Introduction

Today’s mammalian sex chromosomes have evoluted and originated from an ordinary autosomal pair, which became differentiated and specialized as the Y chromosome progressively degraded, losing practically all of its active genes except for those with a selectable male-specific function, sex, and spermatogenesis [1]. Sex is determined by a master switch, SRY (sex-determining gene on the Y chromosome), which was isolated in 1990 [2] and was found to be necessary and sufficient to develop a testis [3]. The identity of SRY as the human and mouse testis-determining factor was confirmed by mutation analysis and transgenesis. Mutation or deletion of the SRY gene results in male-to-female sex reversal [46], whereas its acquisition by X–Y exchange causes female-to-male sex reversal. Moreover, a transgene with the human SRY open reading frame inserted into the mouse regulatory sequence caused XX sex reversal in mice [7].

The human SRY gene encoding 204 amino acids is an intronless gene with no recognizable features except for having an 80 amino acid DNA binding and bending domain called the high-mobility group (HMG) box due to its homology with the high mobility group proteins. Alignment of the SRY 5′ flanking sequence across 10 mammalian species reveals overall poor conservation, except for an element near the transcription start point [8]. However, the results from different reports suggest that SRY action is conserved across species, despite its poor conservation outside the HMG box [1, 9]. Since the SRY sequence is poorly conserved between species except for the HMG box, it has been strongly suggested that the evolution of the SRY gene occurred rapidly [911], but its mechanism is still debatable with no consensus about its evolution and the regulation of its expression. In order to tackle this issue, we reanalyzed the human SRY gene by searching for a homologous sequence in the database and investigated SRY gene evolution and expression.

In this article, we describe how the SRY gene emerged and started to work as a hybrid gene between a portion of the first exon of DiGeorge syndrome critical region gene 8 (DGCR8) and SRY box-3 (SOX3) gene. Also, we describe the identification of the regulatory sequence in the SRY promotor that is the transcription factor CP2 (TFCP2) binding motif and how it can be a good candidate as a promoter. This TFCP2 is a component of the stage selector protein complex in preferential expression of gamma-globin genes of hemoglobin subtype in fetal erythroid cells [12, 13].
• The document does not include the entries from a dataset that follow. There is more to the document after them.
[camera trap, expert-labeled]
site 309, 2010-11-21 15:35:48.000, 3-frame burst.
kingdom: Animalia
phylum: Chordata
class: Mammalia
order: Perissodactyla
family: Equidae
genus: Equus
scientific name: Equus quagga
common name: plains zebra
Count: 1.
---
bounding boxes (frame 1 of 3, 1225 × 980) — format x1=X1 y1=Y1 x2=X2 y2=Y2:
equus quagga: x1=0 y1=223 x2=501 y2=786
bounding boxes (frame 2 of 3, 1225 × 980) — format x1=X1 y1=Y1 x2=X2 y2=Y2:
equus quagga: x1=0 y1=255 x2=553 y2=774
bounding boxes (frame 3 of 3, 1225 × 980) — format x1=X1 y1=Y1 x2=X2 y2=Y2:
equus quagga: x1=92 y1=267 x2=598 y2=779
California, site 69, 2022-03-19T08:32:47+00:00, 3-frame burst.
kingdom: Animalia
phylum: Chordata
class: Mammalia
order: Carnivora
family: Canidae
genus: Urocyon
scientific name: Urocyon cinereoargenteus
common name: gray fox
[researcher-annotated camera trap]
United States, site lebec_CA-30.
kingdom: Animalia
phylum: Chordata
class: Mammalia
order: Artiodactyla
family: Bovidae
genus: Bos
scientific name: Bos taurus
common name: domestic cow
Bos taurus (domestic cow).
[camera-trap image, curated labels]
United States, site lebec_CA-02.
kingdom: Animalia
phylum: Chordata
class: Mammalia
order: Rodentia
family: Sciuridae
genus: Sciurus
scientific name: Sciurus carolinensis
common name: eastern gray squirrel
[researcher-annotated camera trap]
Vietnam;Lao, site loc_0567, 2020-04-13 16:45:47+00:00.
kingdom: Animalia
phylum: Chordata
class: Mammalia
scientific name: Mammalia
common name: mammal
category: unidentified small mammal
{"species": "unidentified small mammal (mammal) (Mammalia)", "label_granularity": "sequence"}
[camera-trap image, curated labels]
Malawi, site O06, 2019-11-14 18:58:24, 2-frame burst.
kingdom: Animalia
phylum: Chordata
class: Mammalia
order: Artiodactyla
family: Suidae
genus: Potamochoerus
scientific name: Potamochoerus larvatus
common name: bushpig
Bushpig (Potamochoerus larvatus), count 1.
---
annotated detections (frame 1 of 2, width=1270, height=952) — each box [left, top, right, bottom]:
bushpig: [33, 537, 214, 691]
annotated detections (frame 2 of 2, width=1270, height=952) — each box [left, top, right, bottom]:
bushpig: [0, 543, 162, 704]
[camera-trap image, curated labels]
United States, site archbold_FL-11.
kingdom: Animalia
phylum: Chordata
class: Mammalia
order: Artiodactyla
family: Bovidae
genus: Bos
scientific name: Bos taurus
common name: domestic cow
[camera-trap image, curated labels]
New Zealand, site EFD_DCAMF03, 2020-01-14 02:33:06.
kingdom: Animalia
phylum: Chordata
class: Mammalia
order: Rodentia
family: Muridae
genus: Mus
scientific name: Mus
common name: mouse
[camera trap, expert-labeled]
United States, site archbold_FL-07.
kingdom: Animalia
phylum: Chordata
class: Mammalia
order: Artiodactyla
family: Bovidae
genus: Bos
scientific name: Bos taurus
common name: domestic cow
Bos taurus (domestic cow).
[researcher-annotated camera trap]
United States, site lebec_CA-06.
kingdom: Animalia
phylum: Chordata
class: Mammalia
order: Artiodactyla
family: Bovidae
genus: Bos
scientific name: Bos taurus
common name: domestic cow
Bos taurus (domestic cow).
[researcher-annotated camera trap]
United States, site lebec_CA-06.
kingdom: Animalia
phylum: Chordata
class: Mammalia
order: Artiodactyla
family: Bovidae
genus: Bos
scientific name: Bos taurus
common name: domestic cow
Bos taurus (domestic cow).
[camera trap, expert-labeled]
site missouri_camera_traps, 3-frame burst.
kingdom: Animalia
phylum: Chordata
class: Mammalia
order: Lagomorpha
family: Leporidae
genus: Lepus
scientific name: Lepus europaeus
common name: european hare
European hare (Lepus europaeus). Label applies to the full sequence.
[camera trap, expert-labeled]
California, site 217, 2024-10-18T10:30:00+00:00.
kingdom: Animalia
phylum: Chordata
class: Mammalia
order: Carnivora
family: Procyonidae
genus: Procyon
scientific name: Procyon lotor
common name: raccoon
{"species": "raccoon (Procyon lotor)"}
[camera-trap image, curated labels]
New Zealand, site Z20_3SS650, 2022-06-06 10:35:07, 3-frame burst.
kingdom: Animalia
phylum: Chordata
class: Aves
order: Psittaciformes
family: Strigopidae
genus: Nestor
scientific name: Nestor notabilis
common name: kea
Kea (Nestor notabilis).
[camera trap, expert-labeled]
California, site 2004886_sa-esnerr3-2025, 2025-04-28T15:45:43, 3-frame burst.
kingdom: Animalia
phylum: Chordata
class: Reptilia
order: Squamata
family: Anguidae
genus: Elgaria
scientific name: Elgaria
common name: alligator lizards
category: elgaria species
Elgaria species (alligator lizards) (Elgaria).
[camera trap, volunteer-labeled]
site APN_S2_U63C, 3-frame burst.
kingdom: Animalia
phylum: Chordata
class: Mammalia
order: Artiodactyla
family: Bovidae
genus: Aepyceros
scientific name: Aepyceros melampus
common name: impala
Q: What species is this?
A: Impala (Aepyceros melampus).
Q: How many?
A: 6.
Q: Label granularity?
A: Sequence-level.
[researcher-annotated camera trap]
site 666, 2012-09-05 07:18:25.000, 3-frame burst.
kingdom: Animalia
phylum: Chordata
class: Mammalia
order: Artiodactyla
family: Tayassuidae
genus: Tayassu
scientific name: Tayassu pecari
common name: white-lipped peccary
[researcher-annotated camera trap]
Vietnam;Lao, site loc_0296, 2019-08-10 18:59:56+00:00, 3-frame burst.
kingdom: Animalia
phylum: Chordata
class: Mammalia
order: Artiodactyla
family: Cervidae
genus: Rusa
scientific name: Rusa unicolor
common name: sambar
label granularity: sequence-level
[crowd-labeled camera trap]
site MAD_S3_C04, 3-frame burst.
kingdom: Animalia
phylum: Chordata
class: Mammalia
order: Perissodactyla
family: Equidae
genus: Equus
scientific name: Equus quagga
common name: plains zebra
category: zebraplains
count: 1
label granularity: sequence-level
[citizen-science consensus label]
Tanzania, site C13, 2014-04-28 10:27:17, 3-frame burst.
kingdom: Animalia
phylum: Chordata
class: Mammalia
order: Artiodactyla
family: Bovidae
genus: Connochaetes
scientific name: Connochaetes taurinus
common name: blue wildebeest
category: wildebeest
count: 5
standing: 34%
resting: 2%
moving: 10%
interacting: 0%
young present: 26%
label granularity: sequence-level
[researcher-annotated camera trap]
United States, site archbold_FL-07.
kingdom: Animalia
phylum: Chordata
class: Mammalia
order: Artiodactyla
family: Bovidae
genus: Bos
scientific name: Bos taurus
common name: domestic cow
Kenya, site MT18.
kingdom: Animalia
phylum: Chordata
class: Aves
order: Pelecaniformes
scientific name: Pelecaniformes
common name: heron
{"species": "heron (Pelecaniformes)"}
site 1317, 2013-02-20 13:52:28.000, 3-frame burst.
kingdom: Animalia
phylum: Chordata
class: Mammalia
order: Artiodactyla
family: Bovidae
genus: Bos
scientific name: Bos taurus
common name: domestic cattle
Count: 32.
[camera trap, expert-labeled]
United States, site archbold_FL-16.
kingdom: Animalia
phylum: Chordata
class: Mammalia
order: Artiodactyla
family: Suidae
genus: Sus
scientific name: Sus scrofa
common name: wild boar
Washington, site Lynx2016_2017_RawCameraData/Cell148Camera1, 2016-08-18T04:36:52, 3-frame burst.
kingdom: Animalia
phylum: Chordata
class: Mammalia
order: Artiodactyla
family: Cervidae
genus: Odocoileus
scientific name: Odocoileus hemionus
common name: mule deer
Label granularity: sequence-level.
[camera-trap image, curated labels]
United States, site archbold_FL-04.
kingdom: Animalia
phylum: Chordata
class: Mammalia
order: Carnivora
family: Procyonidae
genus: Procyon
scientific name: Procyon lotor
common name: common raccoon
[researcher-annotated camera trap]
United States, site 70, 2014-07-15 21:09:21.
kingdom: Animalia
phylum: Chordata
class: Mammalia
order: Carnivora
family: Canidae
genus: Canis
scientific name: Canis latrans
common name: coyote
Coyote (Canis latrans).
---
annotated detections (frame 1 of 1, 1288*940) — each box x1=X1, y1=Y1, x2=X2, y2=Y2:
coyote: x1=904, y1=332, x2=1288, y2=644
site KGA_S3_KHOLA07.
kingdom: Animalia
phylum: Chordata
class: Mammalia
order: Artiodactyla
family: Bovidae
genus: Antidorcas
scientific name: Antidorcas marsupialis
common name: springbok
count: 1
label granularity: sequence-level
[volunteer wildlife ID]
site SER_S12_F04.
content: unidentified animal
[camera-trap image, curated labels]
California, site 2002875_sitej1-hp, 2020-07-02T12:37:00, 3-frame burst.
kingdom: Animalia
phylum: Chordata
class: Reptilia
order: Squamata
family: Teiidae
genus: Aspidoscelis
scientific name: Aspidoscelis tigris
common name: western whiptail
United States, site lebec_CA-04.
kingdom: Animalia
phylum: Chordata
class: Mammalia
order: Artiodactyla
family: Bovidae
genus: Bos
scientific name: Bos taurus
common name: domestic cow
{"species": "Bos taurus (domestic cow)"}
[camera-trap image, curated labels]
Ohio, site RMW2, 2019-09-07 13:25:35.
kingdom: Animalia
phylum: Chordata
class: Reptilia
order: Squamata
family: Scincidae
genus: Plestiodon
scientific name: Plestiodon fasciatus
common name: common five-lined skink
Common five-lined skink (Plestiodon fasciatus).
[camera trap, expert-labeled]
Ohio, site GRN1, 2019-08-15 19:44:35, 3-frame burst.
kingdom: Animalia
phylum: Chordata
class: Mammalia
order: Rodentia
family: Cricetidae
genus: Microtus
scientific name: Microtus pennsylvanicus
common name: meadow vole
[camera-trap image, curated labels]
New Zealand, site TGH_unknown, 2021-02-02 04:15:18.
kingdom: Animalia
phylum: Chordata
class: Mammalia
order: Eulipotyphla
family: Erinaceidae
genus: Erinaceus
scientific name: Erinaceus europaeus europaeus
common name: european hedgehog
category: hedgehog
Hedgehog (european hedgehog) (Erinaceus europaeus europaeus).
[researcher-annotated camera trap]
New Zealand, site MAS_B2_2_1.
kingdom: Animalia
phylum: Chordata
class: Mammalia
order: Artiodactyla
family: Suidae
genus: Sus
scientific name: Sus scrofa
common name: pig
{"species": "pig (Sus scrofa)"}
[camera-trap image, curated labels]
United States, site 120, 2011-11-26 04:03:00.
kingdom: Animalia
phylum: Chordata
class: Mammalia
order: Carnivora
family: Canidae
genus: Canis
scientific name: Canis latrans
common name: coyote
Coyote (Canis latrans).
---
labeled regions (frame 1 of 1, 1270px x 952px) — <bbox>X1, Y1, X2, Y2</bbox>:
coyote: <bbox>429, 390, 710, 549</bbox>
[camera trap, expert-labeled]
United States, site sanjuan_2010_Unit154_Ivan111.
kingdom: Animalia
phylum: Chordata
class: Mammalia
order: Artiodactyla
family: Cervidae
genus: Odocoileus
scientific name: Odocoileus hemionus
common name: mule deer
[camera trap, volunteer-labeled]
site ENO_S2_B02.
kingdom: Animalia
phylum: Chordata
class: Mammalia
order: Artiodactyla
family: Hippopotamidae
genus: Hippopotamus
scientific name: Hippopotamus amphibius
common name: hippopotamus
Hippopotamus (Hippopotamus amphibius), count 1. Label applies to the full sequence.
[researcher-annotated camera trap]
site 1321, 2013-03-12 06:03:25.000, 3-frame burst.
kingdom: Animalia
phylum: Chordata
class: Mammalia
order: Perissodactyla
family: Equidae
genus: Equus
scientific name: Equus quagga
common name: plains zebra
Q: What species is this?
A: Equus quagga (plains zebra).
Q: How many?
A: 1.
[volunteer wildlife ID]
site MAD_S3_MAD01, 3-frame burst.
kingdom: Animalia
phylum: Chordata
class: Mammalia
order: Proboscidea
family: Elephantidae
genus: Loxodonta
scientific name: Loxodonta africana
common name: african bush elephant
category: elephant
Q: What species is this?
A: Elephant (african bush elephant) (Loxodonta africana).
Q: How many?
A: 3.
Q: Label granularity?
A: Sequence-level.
Furthermore, we demonstrate how this TFCP2 can directly bind to and regulate the SRY gene expression in a dose-dependent manner.

Materials and methods

Plasmid construction

The entire open reading frame of human TFCP2 was amplified by PCR using cDNA from total RNA isolated from NT2/D1 cells and cloned into pcDNA3.1 (Invitrogen, NV Leek, Netherlands). RNA interference (RNAi) plasmids were constructed using pSilencer 1.0-U6 (Ambion, Austin, TX, USA). The designed RNAi targeting sequence of TFCP2 was selected using Ambipn web-based software.

The target sequence (5′-GCAAGAAGAGTCGAGTTTG-3′) corresponded to nucleotides 150–168 from the start codon of human TFCP2 mRNA. Human SRY promoter fragments were constituted by PCR amplification. PCR primers containing KpnI and XhoI sites were used to insert the SRY promoter fragment into pGL3 Basic (Promega, Madison, WI, USA). Putative TFCP2 binding sites of the SRY promoter were mutated using QuikChange II site-directed mutagenesis (Stratagene, La Jolla, CA, USA).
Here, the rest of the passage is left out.